There are a couple of other things that contribute to my panic attacks ranging from food control, lack of privacy, lack of respect, other people pushing their agendas (without any consideration for how I feel much less what's going to be more economical for Skoora and I in the long run) on the matter of where we live so much that I just want to strangle them, to what we are going to do about our cars. Add all of that up you'd think that would be enough but this business of me not being able to sleep at night from pain and I just kind of fall apart at random and inconvenient times. It's not good and I don't know what else to do. I guess there's really nothing that I can do. 

I am perpetually stuck in a cycle and people have all sorts of 'advice', none of which is within our affordability or really helps, and most of the time it's just them advocating that Skoora and I do what they want us to do, and never really anything that will actually benefit us. And you know what, I still drag my ass out of bed every day and try to be as positive as I can and keep my complaints down a minimum. 

Tuesday, April 1, 2014

Don't stop rockin your right to fright! School, books, and a Jeep!


We recently bought (splurged when we really shouldn't have) Monster High: Frights, Camera, Action! I've seen it twice and even though I figured out the plot pretty quickly (I generally tend to do that with most movies and even books), I really really liked it. But then again my favorite character is Draculara. Anyway, the song has been stuck in my head for the last couple of days and it would probably help if I quit listening to it... But it's so damned catchy!

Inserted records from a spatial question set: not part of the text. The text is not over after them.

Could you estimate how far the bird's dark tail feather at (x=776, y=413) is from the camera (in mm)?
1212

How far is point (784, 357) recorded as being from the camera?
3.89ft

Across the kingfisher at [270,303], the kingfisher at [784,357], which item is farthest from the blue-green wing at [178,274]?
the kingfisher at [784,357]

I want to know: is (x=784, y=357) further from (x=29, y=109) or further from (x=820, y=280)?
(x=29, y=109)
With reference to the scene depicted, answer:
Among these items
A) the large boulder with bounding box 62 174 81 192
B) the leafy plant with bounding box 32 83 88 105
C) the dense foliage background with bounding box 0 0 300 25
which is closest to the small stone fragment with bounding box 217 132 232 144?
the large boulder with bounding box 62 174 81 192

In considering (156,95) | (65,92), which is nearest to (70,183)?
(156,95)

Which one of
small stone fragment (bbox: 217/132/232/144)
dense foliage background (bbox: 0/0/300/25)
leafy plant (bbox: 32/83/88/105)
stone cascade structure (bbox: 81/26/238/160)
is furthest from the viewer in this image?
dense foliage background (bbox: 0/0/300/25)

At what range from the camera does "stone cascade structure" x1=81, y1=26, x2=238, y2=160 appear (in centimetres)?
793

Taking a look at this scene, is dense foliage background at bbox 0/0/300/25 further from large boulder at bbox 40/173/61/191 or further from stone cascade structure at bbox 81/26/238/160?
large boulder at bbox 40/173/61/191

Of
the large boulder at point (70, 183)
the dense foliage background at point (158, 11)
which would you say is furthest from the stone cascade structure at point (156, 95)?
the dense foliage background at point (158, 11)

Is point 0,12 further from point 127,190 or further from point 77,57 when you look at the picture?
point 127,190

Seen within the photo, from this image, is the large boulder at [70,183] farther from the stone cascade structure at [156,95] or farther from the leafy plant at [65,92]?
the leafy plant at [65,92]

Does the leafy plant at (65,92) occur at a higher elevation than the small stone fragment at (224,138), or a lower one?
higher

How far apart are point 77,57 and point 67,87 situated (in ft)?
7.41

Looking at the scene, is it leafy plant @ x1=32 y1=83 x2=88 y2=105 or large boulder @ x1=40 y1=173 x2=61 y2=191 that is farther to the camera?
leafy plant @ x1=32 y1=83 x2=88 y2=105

My college called again. This time it was my personal adviser. Apparently one of my classes is really heavy and not a lot of fun so she wants to see if we can change it around. I don't know why, I am going to have to take it anyway. It's one of the required. I called her back but she was out of the office so I am waiting to hear back from her. I'll just see what she has to say and see what else we can do. I need to know soon so I know what books I need and how much they are going to cost. 

*edit: I just got off the phone with my adviser. She is really great and wanted to tell me about a different math class that is so much better. There's a wait list so we decided to just put me in a fiction workshop instead and do the new math class at a later date. Works for me! (excited!)

Speaking of books, I am reading one called Witch Fire. I actually read the 2nd book first (because I invariably seem to read the 2nd, 3rd, or 4th in a series before the 1st. To curb that, I've been checking books online before I buy them or borrow them from the library). I didn't really like the style or the voice in the 2nd book and I didn't really like it in the 1st book. I probably won't like it in the 3rd and 4th either, but what I do like about this series are the ideas and plot line. It's really interesting and not something I have seen before. 

As for my jeep. Skoora's Dad insisted that we take it to a dealership to have it checked. The exam for the car was supposed to have been free. Or so I understood it. They lied. They also didn't seem to find anything wrong (because my jeep is a little brat and behaved perfectly for them). So they changed out some filter and the whole shenanigan cost a little over $100. Really? Whatever... Also they ran my gas down so now I have to come up with some gas money or I can't even use the car to see if they actually fixed the problem. 

I am all over the place today. I kind of feel like I just need to step away and take a nap (I didn't sleep very well last night, I have lots of nights where the chronic physical pain keeps me awake or wakes me up and you know what, it really sucks). Unfortunately, that nap is just not going to happen.